-- START OF Provided entries --

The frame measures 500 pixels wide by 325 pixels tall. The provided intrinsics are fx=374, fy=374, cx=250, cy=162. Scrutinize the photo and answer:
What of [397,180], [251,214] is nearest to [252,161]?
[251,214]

-- END OF Provided entries --
-- START OF Provided entries --

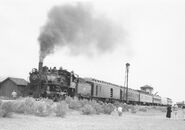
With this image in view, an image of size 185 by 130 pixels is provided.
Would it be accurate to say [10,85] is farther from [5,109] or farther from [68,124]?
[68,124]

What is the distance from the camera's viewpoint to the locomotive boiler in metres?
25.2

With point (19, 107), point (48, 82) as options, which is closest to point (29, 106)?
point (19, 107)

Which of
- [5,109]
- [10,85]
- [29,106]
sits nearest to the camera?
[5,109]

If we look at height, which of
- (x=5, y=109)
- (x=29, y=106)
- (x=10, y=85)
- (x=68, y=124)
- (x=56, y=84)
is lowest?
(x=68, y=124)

-- END OF Provided entries --

## Short exercise
Find every line in the records above that contains the word "from", and copy each one out.

## Solution to the exercise
Would it be accurate to say [10,85] is farther from [5,109] or farther from [68,124]?
What is the distance from the camera's viewpoint to the locomotive boiler in metres?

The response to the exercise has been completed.